**Your goal:**
According to the passage on Westeinde's furniture design, why did Westeinde intern at Joris Laarman's Amsterdam lab? Answer in one to three sentences.

*** Opening Passage provided ***

Westeinde’s interest in parametric design (the use of parameters and scripted rules to generate an object’s form) was ignited by a classroom encounter with Joris Laarman’s Bone Chair—a strange and sinewy form designed through a computer program mirroring the growth pattern of bone.

Entranced by the Laarman’s high-concept designs and high-tech methods, Westeinde interned in the designer’s Amsterdam lab for the summer after his second year at RISD. There, he helped develop a bookshelf inspired by computational vortex models and honed his CAD skills by reverse-engineering another Laarman creation, the Ivy climbing wall, to make it modular and scalable.

The forthcoming collection reimagines common furniture types optimized for young, semi-nomadic apartment dwellers.

"[Laarman’s] work is fantastic, but operates in a decadent space," Westeinde said of his mentor’s experimental designs. "It’s furniture design, but not furniture design for people."

By the following summer, Westeinde was ready to experience the opposite end of the furniture spectrum, working as an intern at the Brooklyn furniture studio Fort Standard. Where Laarman’s work favors story and technological processes, Fort Standard venerates handcraft, utility, and the creation of pure, archetypal furniture forms.

"When you imagine an ideal table or chair, that’s what they were aiming for," Westeinde explained. "Like a line drawing of just a plane with four legs."

At Fort Standard, Westeinde designed a trio of pared-down wall-mounted items and fabricated simple furniture pieces including the firm's Range Table.

Handcrafted utility and high-tech decadence. It’s these experiences at the extremes of form and function that have most powerfully influenced Westeinde’s current work—his collaboration on the millennial-minded furniture collection for Co*Ca.

"It’s completely related to where I find myself in life," Westeinde said of the forthcoming collection, which reimagines common furniture types optimized for young, semi-nomadic apartment dwellers. It's high-aesthetic, high-performance furniture, if you will.

The young designer’s Safari Chair is perhaps the work that most embodies his aspirations for the collection. Made with tapered wooden dowels held together by the tension of the fabric seat and back, the chair has a dash of Danish-modern style with a quick-disassembly feature more often found in camping gear than heirloom furniture.

*** Closing Passage provided ***
*** Opening Dataset excerpts ***

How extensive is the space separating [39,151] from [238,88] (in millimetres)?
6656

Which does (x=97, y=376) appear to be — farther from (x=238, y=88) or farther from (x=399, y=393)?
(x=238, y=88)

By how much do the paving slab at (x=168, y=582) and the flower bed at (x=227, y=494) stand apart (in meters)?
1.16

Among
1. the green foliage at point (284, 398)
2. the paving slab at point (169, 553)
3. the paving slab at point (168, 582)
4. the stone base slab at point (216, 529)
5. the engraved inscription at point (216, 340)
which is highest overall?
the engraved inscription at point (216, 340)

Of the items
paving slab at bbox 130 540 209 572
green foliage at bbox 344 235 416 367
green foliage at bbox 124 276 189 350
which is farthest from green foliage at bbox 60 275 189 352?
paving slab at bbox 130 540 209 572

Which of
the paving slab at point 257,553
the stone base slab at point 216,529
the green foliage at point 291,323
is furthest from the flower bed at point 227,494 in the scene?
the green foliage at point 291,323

*** Closing Dataset excerpts ***
*** Opening Dataset excerpts ***

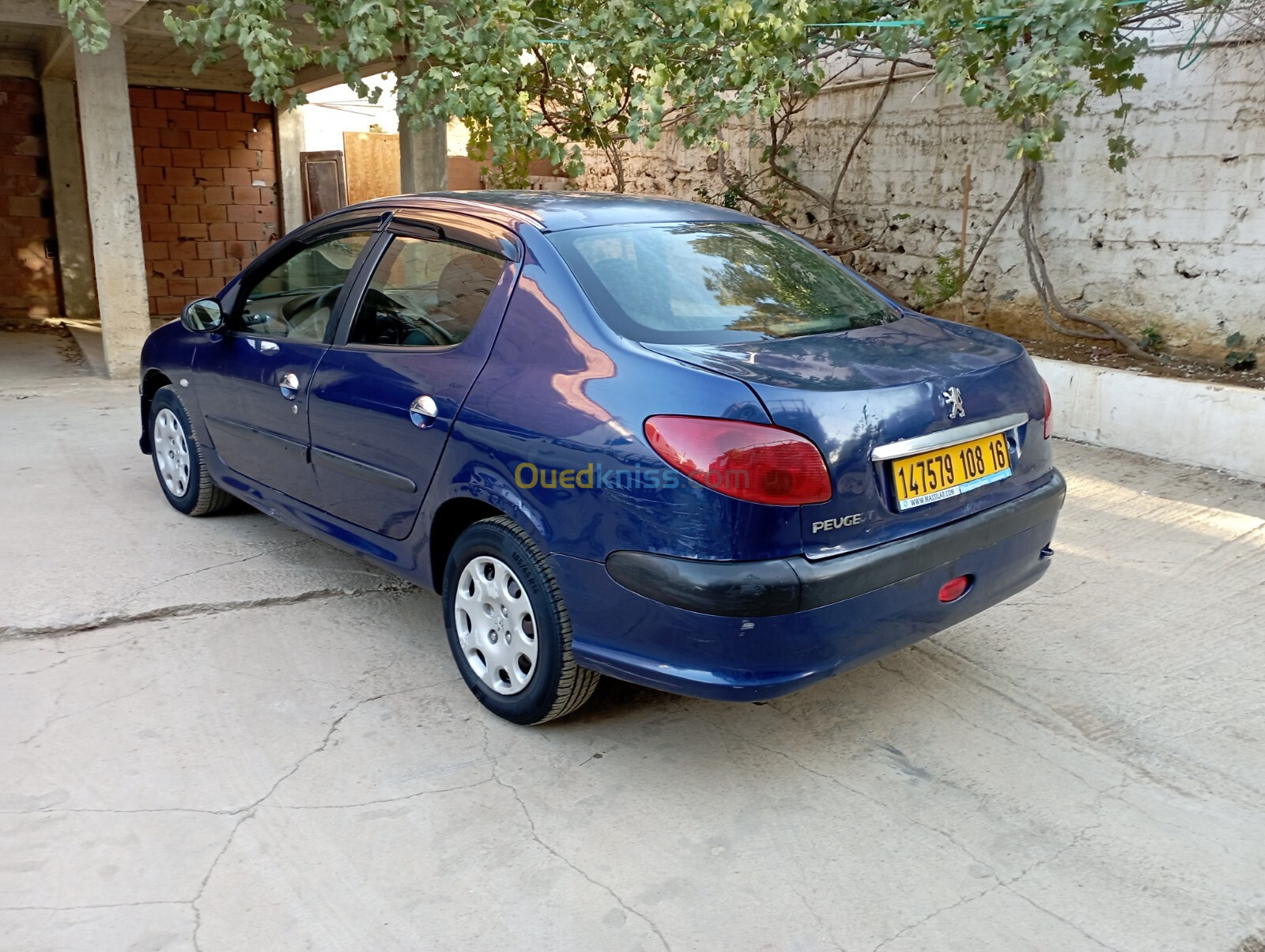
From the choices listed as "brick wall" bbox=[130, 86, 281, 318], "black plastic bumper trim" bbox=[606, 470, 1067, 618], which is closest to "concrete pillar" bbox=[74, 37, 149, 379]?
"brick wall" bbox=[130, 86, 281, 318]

*** Closing Dataset excerpts ***

**Completed exercise:**
He was entranced by Laarman's high-concept designs and high-tech methods. His interest in parametric design had begun when he encountered Laarman's Bone Chair in a classroom.